Sweeney’s invention started a few years ago as a simple printer called messageQube that prints text and pictures so he could send messages to his 82-year-old mother.

That printer is now backed by an app for smartphones and software to track and report near misses and safety concerns called WorkplaceAware (workplaceaware.com). “If you’re not encouraging employees to report near misses, you’re selling yourself short and not giving yourself the opportunity to find errors or issues that could end up causing an injury or something else down the road,” says company representative Laura Baumgartner. Finding such things early allows for equipment repairs or changes in procedures or work practices.

As Heinrich’s accident triangle says, for every major injury, there are 29 minor injuries and 300 near misses. While the accuracy of those numbers is debatable, the notion that minor events foretell serious events is common sense and has been borne out by the research of others since Herbert Heinrich developed his theory in the 1930s.

The WorkplaceAware app is downloaded to all employees’ iPhone or Android smartphones and allows them to file reports from the field, including photographs. “It has an anonymous feature so they don’t have to worry about their name being tied to the report as a person who raised a red flag about something like their boss not following the proper work protocols,” adds Baumgartner. “That encourages more people to be contributing and reporting any incidents or problems that they notice. Instead of having one person going around doing routine safety checks, you can have the entire workforce sending in incidents in real time.”
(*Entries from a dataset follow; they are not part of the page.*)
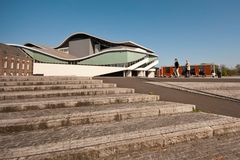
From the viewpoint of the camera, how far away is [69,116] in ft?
8.74

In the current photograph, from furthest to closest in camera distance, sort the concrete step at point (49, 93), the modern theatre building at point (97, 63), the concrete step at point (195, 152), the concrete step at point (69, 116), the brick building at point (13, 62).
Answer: the modern theatre building at point (97, 63)
the brick building at point (13, 62)
the concrete step at point (49, 93)
the concrete step at point (69, 116)
the concrete step at point (195, 152)

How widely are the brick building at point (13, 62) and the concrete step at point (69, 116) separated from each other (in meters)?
52.6

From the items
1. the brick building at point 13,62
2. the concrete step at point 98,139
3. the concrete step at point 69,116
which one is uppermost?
the brick building at point 13,62

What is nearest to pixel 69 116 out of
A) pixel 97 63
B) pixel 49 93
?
pixel 49 93

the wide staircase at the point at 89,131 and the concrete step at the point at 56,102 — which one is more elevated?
the concrete step at the point at 56,102

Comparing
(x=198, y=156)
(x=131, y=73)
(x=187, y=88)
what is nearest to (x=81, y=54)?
(x=131, y=73)

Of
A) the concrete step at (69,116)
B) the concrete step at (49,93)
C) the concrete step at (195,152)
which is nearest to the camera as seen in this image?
the concrete step at (195,152)

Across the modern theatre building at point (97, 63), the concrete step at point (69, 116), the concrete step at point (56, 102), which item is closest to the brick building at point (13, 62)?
the modern theatre building at point (97, 63)

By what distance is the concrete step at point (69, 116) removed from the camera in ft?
7.77

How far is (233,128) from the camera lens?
2781 millimetres

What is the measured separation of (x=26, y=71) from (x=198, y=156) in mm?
61586

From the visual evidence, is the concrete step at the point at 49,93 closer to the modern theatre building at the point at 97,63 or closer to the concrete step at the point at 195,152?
the concrete step at the point at 195,152

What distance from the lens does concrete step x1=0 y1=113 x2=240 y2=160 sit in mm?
1738

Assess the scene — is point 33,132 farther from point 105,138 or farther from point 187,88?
point 187,88
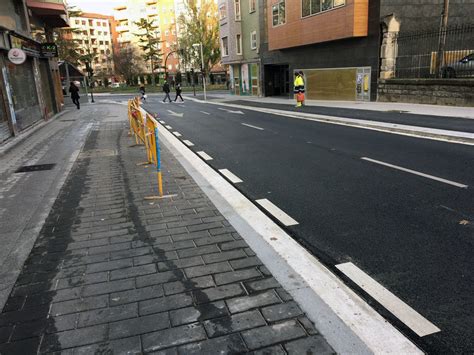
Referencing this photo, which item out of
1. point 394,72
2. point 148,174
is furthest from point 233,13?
point 148,174

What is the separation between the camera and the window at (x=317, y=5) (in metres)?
24.1

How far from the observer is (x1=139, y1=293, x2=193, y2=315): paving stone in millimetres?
3182

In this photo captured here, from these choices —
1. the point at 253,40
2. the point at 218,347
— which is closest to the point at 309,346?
the point at 218,347

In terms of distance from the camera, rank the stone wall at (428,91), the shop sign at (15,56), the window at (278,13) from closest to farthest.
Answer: the shop sign at (15,56) → the stone wall at (428,91) → the window at (278,13)

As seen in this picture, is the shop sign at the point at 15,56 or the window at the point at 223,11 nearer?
the shop sign at the point at 15,56

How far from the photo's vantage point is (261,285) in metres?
3.47

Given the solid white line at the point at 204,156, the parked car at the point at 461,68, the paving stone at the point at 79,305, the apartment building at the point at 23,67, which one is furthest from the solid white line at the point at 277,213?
the parked car at the point at 461,68

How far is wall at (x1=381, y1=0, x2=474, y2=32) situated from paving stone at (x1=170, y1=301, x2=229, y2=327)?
22.8 meters

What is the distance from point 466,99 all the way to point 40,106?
65.9 ft

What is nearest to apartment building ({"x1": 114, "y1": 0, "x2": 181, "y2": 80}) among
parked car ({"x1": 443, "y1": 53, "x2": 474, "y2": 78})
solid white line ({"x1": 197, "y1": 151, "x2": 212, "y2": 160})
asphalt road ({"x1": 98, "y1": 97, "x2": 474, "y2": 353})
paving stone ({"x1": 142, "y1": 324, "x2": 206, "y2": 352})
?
parked car ({"x1": 443, "y1": 53, "x2": 474, "y2": 78})

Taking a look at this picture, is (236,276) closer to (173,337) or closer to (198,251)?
(198,251)

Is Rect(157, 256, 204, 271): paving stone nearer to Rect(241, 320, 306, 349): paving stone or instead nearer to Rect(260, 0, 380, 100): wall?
Rect(241, 320, 306, 349): paving stone

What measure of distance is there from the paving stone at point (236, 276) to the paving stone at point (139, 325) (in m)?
0.66

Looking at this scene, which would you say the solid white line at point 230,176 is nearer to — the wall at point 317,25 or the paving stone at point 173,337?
the paving stone at point 173,337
It is also easier for workers to file reports by phone rather than filling out paperwork, going to an office or logging onto a website. Baumgartner says some customers have reported that they are getting 40 reports monthly compared to just three or four in the past. “It makes employees feel more involved, more invested in the business.”

All reports print immediately on the desktop messageQube printer, smaller than a box of tissue, so that there is an instant hardcopy. Receipt of reports is indicated by both a blinking light and an email notification.

One user is a large construction company that covers a nine-county area. In one case, an employee noticed that a trench for a water and sewer line project had not been properly barricaded. After the report was filed from the field, the safety director received an email notification and called the site supervisor. The proper fencing was up within 30 minutes.

All reports are stored in an online dashboard to help analyze report histories to see if there are any common trends, enter corrective actions, record if something has been taken care of, and escalate reports to others for corrective actions. It includes a mapping function to show the location of
the report.

Launched in January 2013 as a development project, WorkplaceAware went commercial in early 2014, with new features and functions being added since. The service requires an annual subscription of $1,995 (plus $1 per employee over 1,000 employees), which includes training and support. The company says it can easily pay for itself by avoiding one accident, since the average workers’ compensation claim costs around $5,000.